At Synod on Youth, French Bishop Says, “We mustn’t be afraid of sexuality!”
A French bishop participating at the Synod on Youth has called on the church to not be afraid of sexuality, but to instead begin an honest conversation about it and to engage LGBT youth and their allies with a new pastoral model.
Bishop Emmanuel Gobilliard, an auxiliary in Lyons, used his intervention on the Synod’s first day to call for a new conversation on sexuality. He explained that during the summer, he listened to many young people. He offered some thoughts from this experience, reported France 24:
“We mustn’t be afraid of sexuality!. . .
“As this synod begins, it is essential to remember how important it is to be able to speak freely about sexuality, for our youths and seminarians to be educated so that they can educate. . .Too often, young people discover sexuality through the prism of pornography or the embarrassed silence of (previous) generations.”
He also told journalists, “Sexuality is no longer a taboo within the Church but it’s still difficult to talk about it in simple terms.”
At yesterday’s press conference, Bondings 2.0 asked Gobilliard what church leaders could proactively do to try and rebuild trust with LGBT young people, as well as their family and friends, who may or may not be active in the church, but who have no desire to discuss sexuality with clergy because they have previously been so excluded or hurt. The bishop replied, in part:
“We are no longer dealing with a crowd that listens to us. We are entering a new pastoral model that is the model of the interpersonal relationship with people. I am also part of those people who need to be saved by Jesus. I am a poor guy like the others, and it is important to situate ourselves [there] as those who teach an absolutely immutable model so people would be able to receive it with eyes wide open. We must enter into the logic of pastoral encounter with each and everyone who is called to happiness, and everyone is called to holiness. Each group is called to life with Jesus, for holiness helps human rights. It comes from God himself. Everyone must be called to enter this relationship. Everyone must feel worthy to enter this relationship. Who am I to exclude someone from the relationship with Jesus?”

Information supplied »
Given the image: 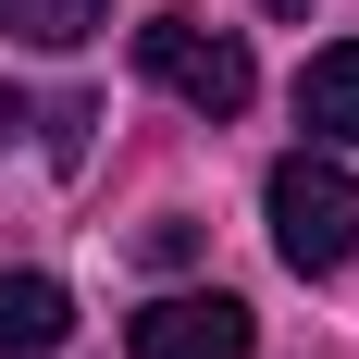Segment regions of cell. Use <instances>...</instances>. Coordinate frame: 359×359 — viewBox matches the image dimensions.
Returning <instances> with one entry per match:
<instances>
[{
	"instance_id": "10",
	"label": "cell",
	"mask_w": 359,
	"mask_h": 359,
	"mask_svg": "<svg viewBox=\"0 0 359 359\" xmlns=\"http://www.w3.org/2000/svg\"><path fill=\"white\" fill-rule=\"evenodd\" d=\"M260 13H285V25H297V13H310V0H260Z\"/></svg>"
},
{
	"instance_id": "4",
	"label": "cell",
	"mask_w": 359,
	"mask_h": 359,
	"mask_svg": "<svg viewBox=\"0 0 359 359\" xmlns=\"http://www.w3.org/2000/svg\"><path fill=\"white\" fill-rule=\"evenodd\" d=\"M297 124H310V149H359V37L297 62Z\"/></svg>"
},
{
	"instance_id": "6",
	"label": "cell",
	"mask_w": 359,
	"mask_h": 359,
	"mask_svg": "<svg viewBox=\"0 0 359 359\" xmlns=\"http://www.w3.org/2000/svg\"><path fill=\"white\" fill-rule=\"evenodd\" d=\"M0 25L25 37V50H87L111 25V0H0Z\"/></svg>"
},
{
	"instance_id": "2",
	"label": "cell",
	"mask_w": 359,
	"mask_h": 359,
	"mask_svg": "<svg viewBox=\"0 0 359 359\" xmlns=\"http://www.w3.org/2000/svg\"><path fill=\"white\" fill-rule=\"evenodd\" d=\"M137 74H161L198 124H236V111L260 100V62H248V37H223V25H186V13H161V25H137Z\"/></svg>"
},
{
	"instance_id": "9",
	"label": "cell",
	"mask_w": 359,
	"mask_h": 359,
	"mask_svg": "<svg viewBox=\"0 0 359 359\" xmlns=\"http://www.w3.org/2000/svg\"><path fill=\"white\" fill-rule=\"evenodd\" d=\"M13 124H25V100H0V137H13Z\"/></svg>"
},
{
	"instance_id": "1",
	"label": "cell",
	"mask_w": 359,
	"mask_h": 359,
	"mask_svg": "<svg viewBox=\"0 0 359 359\" xmlns=\"http://www.w3.org/2000/svg\"><path fill=\"white\" fill-rule=\"evenodd\" d=\"M260 211H273L285 273H347L359 260V174L334 161V149H285L273 186H260Z\"/></svg>"
},
{
	"instance_id": "5",
	"label": "cell",
	"mask_w": 359,
	"mask_h": 359,
	"mask_svg": "<svg viewBox=\"0 0 359 359\" xmlns=\"http://www.w3.org/2000/svg\"><path fill=\"white\" fill-rule=\"evenodd\" d=\"M74 334V297L50 273H0V359H62Z\"/></svg>"
},
{
	"instance_id": "8",
	"label": "cell",
	"mask_w": 359,
	"mask_h": 359,
	"mask_svg": "<svg viewBox=\"0 0 359 359\" xmlns=\"http://www.w3.org/2000/svg\"><path fill=\"white\" fill-rule=\"evenodd\" d=\"M87 124H100L87 100H62V111H50V161H87Z\"/></svg>"
},
{
	"instance_id": "7",
	"label": "cell",
	"mask_w": 359,
	"mask_h": 359,
	"mask_svg": "<svg viewBox=\"0 0 359 359\" xmlns=\"http://www.w3.org/2000/svg\"><path fill=\"white\" fill-rule=\"evenodd\" d=\"M137 260H161V273H186V260H198V223H186V211L137 223Z\"/></svg>"
},
{
	"instance_id": "3",
	"label": "cell",
	"mask_w": 359,
	"mask_h": 359,
	"mask_svg": "<svg viewBox=\"0 0 359 359\" xmlns=\"http://www.w3.org/2000/svg\"><path fill=\"white\" fill-rule=\"evenodd\" d=\"M260 323H248V297H149L137 323H124V359H248Z\"/></svg>"
}]
</instances>
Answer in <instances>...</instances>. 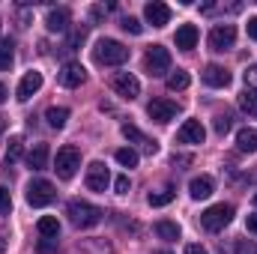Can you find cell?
Instances as JSON below:
<instances>
[{
    "mask_svg": "<svg viewBox=\"0 0 257 254\" xmlns=\"http://www.w3.org/2000/svg\"><path fill=\"white\" fill-rule=\"evenodd\" d=\"M66 215H69V221H72L75 227H96V224L102 221V215H105V212H102L99 206L87 203V200H69Z\"/></svg>",
    "mask_w": 257,
    "mask_h": 254,
    "instance_id": "1",
    "label": "cell"
},
{
    "mask_svg": "<svg viewBox=\"0 0 257 254\" xmlns=\"http://www.w3.org/2000/svg\"><path fill=\"white\" fill-rule=\"evenodd\" d=\"M93 57L102 66H123L128 60V48L117 39H99L93 48Z\"/></svg>",
    "mask_w": 257,
    "mask_h": 254,
    "instance_id": "2",
    "label": "cell"
},
{
    "mask_svg": "<svg viewBox=\"0 0 257 254\" xmlns=\"http://www.w3.org/2000/svg\"><path fill=\"white\" fill-rule=\"evenodd\" d=\"M230 218H233V206L230 203H212L209 209L200 212V224L206 230H224L230 224Z\"/></svg>",
    "mask_w": 257,
    "mask_h": 254,
    "instance_id": "3",
    "label": "cell"
},
{
    "mask_svg": "<svg viewBox=\"0 0 257 254\" xmlns=\"http://www.w3.org/2000/svg\"><path fill=\"white\" fill-rule=\"evenodd\" d=\"M78 168H81V153H78V147H72V144L60 147V150H57V162H54L57 177H60V180H72Z\"/></svg>",
    "mask_w": 257,
    "mask_h": 254,
    "instance_id": "4",
    "label": "cell"
},
{
    "mask_svg": "<svg viewBox=\"0 0 257 254\" xmlns=\"http://www.w3.org/2000/svg\"><path fill=\"white\" fill-rule=\"evenodd\" d=\"M209 51H215V54H224V51H230L233 48V42H236V27L233 24H215L212 30H209Z\"/></svg>",
    "mask_w": 257,
    "mask_h": 254,
    "instance_id": "5",
    "label": "cell"
},
{
    "mask_svg": "<svg viewBox=\"0 0 257 254\" xmlns=\"http://www.w3.org/2000/svg\"><path fill=\"white\" fill-rule=\"evenodd\" d=\"M144 66H147V72H150L153 78L171 72V51H168L165 45H150V48H147V57H144Z\"/></svg>",
    "mask_w": 257,
    "mask_h": 254,
    "instance_id": "6",
    "label": "cell"
},
{
    "mask_svg": "<svg viewBox=\"0 0 257 254\" xmlns=\"http://www.w3.org/2000/svg\"><path fill=\"white\" fill-rule=\"evenodd\" d=\"M111 90L120 96V99H138L141 96V81L132 75V72H117L114 78H111Z\"/></svg>",
    "mask_w": 257,
    "mask_h": 254,
    "instance_id": "7",
    "label": "cell"
},
{
    "mask_svg": "<svg viewBox=\"0 0 257 254\" xmlns=\"http://www.w3.org/2000/svg\"><path fill=\"white\" fill-rule=\"evenodd\" d=\"M54 194H57V191H54V186H51L48 180H30V183H27V203L36 206V209H39V206H48V203L54 200Z\"/></svg>",
    "mask_w": 257,
    "mask_h": 254,
    "instance_id": "8",
    "label": "cell"
},
{
    "mask_svg": "<svg viewBox=\"0 0 257 254\" xmlns=\"http://www.w3.org/2000/svg\"><path fill=\"white\" fill-rule=\"evenodd\" d=\"M147 114H150V120H156V123H171V120L180 114V105L171 102V99H153V102L147 105Z\"/></svg>",
    "mask_w": 257,
    "mask_h": 254,
    "instance_id": "9",
    "label": "cell"
},
{
    "mask_svg": "<svg viewBox=\"0 0 257 254\" xmlns=\"http://www.w3.org/2000/svg\"><path fill=\"white\" fill-rule=\"evenodd\" d=\"M87 189L90 191H105L108 189V183H111V174H108V168L102 165V162H90V168H87Z\"/></svg>",
    "mask_w": 257,
    "mask_h": 254,
    "instance_id": "10",
    "label": "cell"
},
{
    "mask_svg": "<svg viewBox=\"0 0 257 254\" xmlns=\"http://www.w3.org/2000/svg\"><path fill=\"white\" fill-rule=\"evenodd\" d=\"M123 138H126V141H132V144H138V147H141V150H144L147 156H156V153H159V141L147 138V135H144L141 129L132 126V123H126V126H123Z\"/></svg>",
    "mask_w": 257,
    "mask_h": 254,
    "instance_id": "11",
    "label": "cell"
},
{
    "mask_svg": "<svg viewBox=\"0 0 257 254\" xmlns=\"http://www.w3.org/2000/svg\"><path fill=\"white\" fill-rule=\"evenodd\" d=\"M144 15H147V21H150L153 27H165V24L171 21V6L162 3V0H150V3L144 6Z\"/></svg>",
    "mask_w": 257,
    "mask_h": 254,
    "instance_id": "12",
    "label": "cell"
},
{
    "mask_svg": "<svg viewBox=\"0 0 257 254\" xmlns=\"http://www.w3.org/2000/svg\"><path fill=\"white\" fill-rule=\"evenodd\" d=\"M84 78H87V69H84L81 63H66L63 69H60V75H57V81H60L63 87H69V90L81 87Z\"/></svg>",
    "mask_w": 257,
    "mask_h": 254,
    "instance_id": "13",
    "label": "cell"
},
{
    "mask_svg": "<svg viewBox=\"0 0 257 254\" xmlns=\"http://www.w3.org/2000/svg\"><path fill=\"white\" fill-rule=\"evenodd\" d=\"M203 138H206V129L200 126V120H186L177 132L180 144H203Z\"/></svg>",
    "mask_w": 257,
    "mask_h": 254,
    "instance_id": "14",
    "label": "cell"
},
{
    "mask_svg": "<svg viewBox=\"0 0 257 254\" xmlns=\"http://www.w3.org/2000/svg\"><path fill=\"white\" fill-rule=\"evenodd\" d=\"M39 87H42V72H27V75L21 78L18 90H15V99H18V102H27L33 93H39Z\"/></svg>",
    "mask_w": 257,
    "mask_h": 254,
    "instance_id": "15",
    "label": "cell"
},
{
    "mask_svg": "<svg viewBox=\"0 0 257 254\" xmlns=\"http://www.w3.org/2000/svg\"><path fill=\"white\" fill-rule=\"evenodd\" d=\"M203 84H206V87L221 90V87H227V84H230V72H227L224 66H218V63H209L206 69H203Z\"/></svg>",
    "mask_w": 257,
    "mask_h": 254,
    "instance_id": "16",
    "label": "cell"
},
{
    "mask_svg": "<svg viewBox=\"0 0 257 254\" xmlns=\"http://www.w3.org/2000/svg\"><path fill=\"white\" fill-rule=\"evenodd\" d=\"M69 21H72V12L60 6V9H51L48 12V18H45V27L51 30V33H63L66 27H69Z\"/></svg>",
    "mask_w": 257,
    "mask_h": 254,
    "instance_id": "17",
    "label": "cell"
},
{
    "mask_svg": "<svg viewBox=\"0 0 257 254\" xmlns=\"http://www.w3.org/2000/svg\"><path fill=\"white\" fill-rule=\"evenodd\" d=\"M45 165H48V144H36L27 153V168L30 171H45Z\"/></svg>",
    "mask_w": 257,
    "mask_h": 254,
    "instance_id": "18",
    "label": "cell"
},
{
    "mask_svg": "<svg viewBox=\"0 0 257 254\" xmlns=\"http://www.w3.org/2000/svg\"><path fill=\"white\" fill-rule=\"evenodd\" d=\"M215 189V183H212V177H194L192 183H189V194H192L194 200H203V197H209Z\"/></svg>",
    "mask_w": 257,
    "mask_h": 254,
    "instance_id": "19",
    "label": "cell"
},
{
    "mask_svg": "<svg viewBox=\"0 0 257 254\" xmlns=\"http://www.w3.org/2000/svg\"><path fill=\"white\" fill-rule=\"evenodd\" d=\"M194 45H197V27H194V24H183V27L177 30V48L192 51Z\"/></svg>",
    "mask_w": 257,
    "mask_h": 254,
    "instance_id": "20",
    "label": "cell"
},
{
    "mask_svg": "<svg viewBox=\"0 0 257 254\" xmlns=\"http://www.w3.org/2000/svg\"><path fill=\"white\" fill-rule=\"evenodd\" d=\"M236 150L239 153H257V129H239L236 132Z\"/></svg>",
    "mask_w": 257,
    "mask_h": 254,
    "instance_id": "21",
    "label": "cell"
},
{
    "mask_svg": "<svg viewBox=\"0 0 257 254\" xmlns=\"http://www.w3.org/2000/svg\"><path fill=\"white\" fill-rule=\"evenodd\" d=\"M39 233H42L45 239H57V236H60V221L51 218V215H42V218H39Z\"/></svg>",
    "mask_w": 257,
    "mask_h": 254,
    "instance_id": "22",
    "label": "cell"
},
{
    "mask_svg": "<svg viewBox=\"0 0 257 254\" xmlns=\"http://www.w3.org/2000/svg\"><path fill=\"white\" fill-rule=\"evenodd\" d=\"M189 84H192V78H189L186 69H177V72L168 75V90H174V93H177V90H186Z\"/></svg>",
    "mask_w": 257,
    "mask_h": 254,
    "instance_id": "23",
    "label": "cell"
},
{
    "mask_svg": "<svg viewBox=\"0 0 257 254\" xmlns=\"http://www.w3.org/2000/svg\"><path fill=\"white\" fill-rule=\"evenodd\" d=\"M45 120H48V126L51 129H63L66 120H69V108H48Z\"/></svg>",
    "mask_w": 257,
    "mask_h": 254,
    "instance_id": "24",
    "label": "cell"
},
{
    "mask_svg": "<svg viewBox=\"0 0 257 254\" xmlns=\"http://www.w3.org/2000/svg\"><path fill=\"white\" fill-rule=\"evenodd\" d=\"M15 63V45L12 39H0V69H9Z\"/></svg>",
    "mask_w": 257,
    "mask_h": 254,
    "instance_id": "25",
    "label": "cell"
},
{
    "mask_svg": "<svg viewBox=\"0 0 257 254\" xmlns=\"http://www.w3.org/2000/svg\"><path fill=\"white\" fill-rule=\"evenodd\" d=\"M156 233L162 239H180V224L177 221H159L156 224Z\"/></svg>",
    "mask_w": 257,
    "mask_h": 254,
    "instance_id": "26",
    "label": "cell"
},
{
    "mask_svg": "<svg viewBox=\"0 0 257 254\" xmlns=\"http://www.w3.org/2000/svg\"><path fill=\"white\" fill-rule=\"evenodd\" d=\"M239 108H242L248 117H257V93L254 90H245V93L239 96Z\"/></svg>",
    "mask_w": 257,
    "mask_h": 254,
    "instance_id": "27",
    "label": "cell"
},
{
    "mask_svg": "<svg viewBox=\"0 0 257 254\" xmlns=\"http://www.w3.org/2000/svg\"><path fill=\"white\" fill-rule=\"evenodd\" d=\"M21 153H24L21 138H12V141H9V147H6V168H9V165H15V162L21 159Z\"/></svg>",
    "mask_w": 257,
    "mask_h": 254,
    "instance_id": "28",
    "label": "cell"
},
{
    "mask_svg": "<svg viewBox=\"0 0 257 254\" xmlns=\"http://www.w3.org/2000/svg\"><path fill=\"white\" fill-rule=\"evenodd\" d=\"M117 162H120L123 168H135V165H138V150H132V147H120V150H117Z\"/></svg>",
    "mask_w": 257,
    "mask_h": 254,
    "instance_id": "29",
    "label": "cell"
},
{
    "mask_svg": "<svg viewBox=\"0 0 257 254\" xmlns=\"http://www.w3.org/2000/svg\"><path fill=\"white\" fill-rule=\"evenodd\" d=\"M174 200V189H165V191H153L150 197H147V203L150 206H168Z\"/></svg>",
    "mask_w": 257,
    "mask_h": 254,
    "instance_id": "30",
    "label": "cell"
},
{
    "mask_svg": "<svg viewBox=\"0 0 257 254\" xmlns=\"http://www.w3.org/2000/svg\"><path fill=\"white\" fill-rule=\"evenodd\" d=\"M120 27H123L126 33H132V36H141V33H144V24H141L138 18H132V15L123 18V24H120Z\"/></svg>",
    "mask_w": 257,
    "mask_h": 254,
    "instance_id": "31",
    "label": "cell"
},
{
    "mask_svg": "<svg viewBox=\"0 0 257 254\" xmlns=\"http://www.w3.org/2000/svg\"><path fill=\"white\" fill-rule=\"evenodd\" d=\"M230 126H233V117L230 114H218L215 117V135H227Z\"/></svg>",
    "mask_w": 257,
    "mask_h": 254,
    "instance_id": "32",
    "label": "cell"
},
{
    "mask_svg": "<svg viewBox=\"0 0 257 254\" xmlns=\"http://www.w3.org/2000/svg\"><path fill=\"white\" fill-rule=\"evenodd\" d=\"M9 212H12V197L6 186H0V215H9Z\"/></svg>",
    "mask_w": 257,
    "mask_h": 254,
    "instance_id": "33",
    "label": "cell"
},
{
    "mask_svg": "<svg viewBox=\"0 0 257 254\" xmlns=\"http://www.w3.org/2000/svg\"><path fill=\"white\" fill-rule=\"evenodd\" d=\"M245 90H254L257 93V63L245 69Z\"/></svg>",
    "mask_w": 257,
    "mask_h": 254,
    "instance_id": "34",
    "label": "cell"
},
{
    "mask_svg": "<svg viewBox=\"0 0 257 254\" xmlns=\"http://www.w3.org/2000/svg\"><path fill=\"white\" fill-rule=\"evenodd\" d=\"M36 251L39 254H57V239H39Z\"/></svg>",
    "mask_w": 257,
    "mask_h": 254,
    "instance_id": "35",
    "label": "cell"
},
{
    "mask_svg": "<svg viewBox=\"0 0 257 254\" xmlns=\"http://www.w3.org/2000/svg\"><path fill=\"white\" fill-rule=\"evenodd\" d=\"M236 254H257V245H254V242L239 239V242H236Z\"/></svg>",
    "mask_w": 257,
    "mask_h": 254,
    "instance_id": "36",
    "label": "cell"
},
{
    "mask_svg": "<svg viewBox=\"0 0 257 254\" xmlns=\"http://www.w3.org/2000/svg\"><path fill=\"white\" fill-rule=\"evenodd\" d=\"M114 189H117V194H128V177H126V174L114 180Z\"/></svg>",
    "mask_w": 257,
    "mask_h": 254,
    "instance_id": "37",
    "label": "cell"
},
{
    "mask_svg": "<svg viewBox=\"0 0 257 254\" xmlns=\"http://www.w3.org/2000/svg\"><path fill=\"white\" fill-rule=\"evenodd\" d=\"M186 254H206V248L197 245V242H189V245H186Z\"/></svg>",
    "mask_w": 257,
    "mask_h": 254,
    "instance_id": "38",
    "label": "cell"
},
{
    "mask_svg": "<svg viewBox=\"0 0 257 254\" xmlns=\"http://www.w3.org/2000/svg\"><path fill=\"white\" fill-rule=\"evenodd\" d=\"M245 227H248L251 233H257V212H254V215H248V218H245Z\"/></svg>",
    "mask_w": 257,
    "mask_h": 254,
    "instance_id": "39",
    "label": "cell"
},
{
    "mask_svg": "<svg viewBox=\"0 0 257 254\" xmlns=\"http://www.w3.org/2000/svg\"><path fill=\"white\" fill-rule=\"evenodd\" d=\"M248 36L257 39V18H248Z\"/></svg>",
    "mask_w": 257,
    "mask_h": 254,
    "instance_id": "40",
    "label": "cell"
},
{
    "mask_svg": "<svg viewBox=\"0 0 257 254\" xmlns=\"http://www.w3.org/2000/svg\"><path fill=\"white\" fill-rule=\"evenodd\" d=\"M3 102H6V87L0 84V105H3Z\"/></svg>",
    "mask_w": 257,
    "mask_h": 254,
    "instance_id": "41",
    "label": "cell"
},
{
    "mask_svg": "<svg viewBox=\"0 0 257 254\" xmlns=\"http://www.w3.org/2000/svg\"><path fill=\"white\" fill-rule=\"evenodd\" d=\"M6 251V239H3V236H0V254Z\"/></svg>",
    "mask_w": 257,
    "mask_h": 254,
    "instance_id": "42",
    "label": "cell"
},
{
    "mask_svg": "<svg viewBox=\"0 0 257 254\" xmlns=\"http://www.w3.org/2000/svg\"><path fill=\"white\" fill-rule=\"evenodd\" d=\"M3 129H6V117H0V135H3Z\"/></svg>",
    "mask_w": 257,
    "mask_h": 254,
    "instance_id": "43",
    "label": "cell"
},
{
    "mask_svg": "<svg viewBox=\"0 0 257 254\" xmlns=\"http://www.w3.org/2000/svg\"><path fill=\"white\" fill-rule=\"evenodd\" d=\"M254 206H257V194H254Z\"/></svg>",
    "mask_w": 257,
    "mask_h": 254,
    "instance_id": "44",
    "label": "cell"
}]
</instances>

Instructions to follow » Transcribe a passage of the article on the French bishop at the Synod on Youth, beginning at the words that have "Bishop Emmanuel Gobilliard, an" and stopping after "sexuality!. . .". The lines that come after the article are a separate set of material.

Task solution »
Bishop Emmanuel Gobilliard, an auxiliary in Lyons, used his intervention on the Synod’s first day to call for a new conversation on sexuality. He explained that during the summer, he listened to many young people. He offered some thoughts from this experience, reported France 24:
“We mustn’t be afraid of sexuality!. . .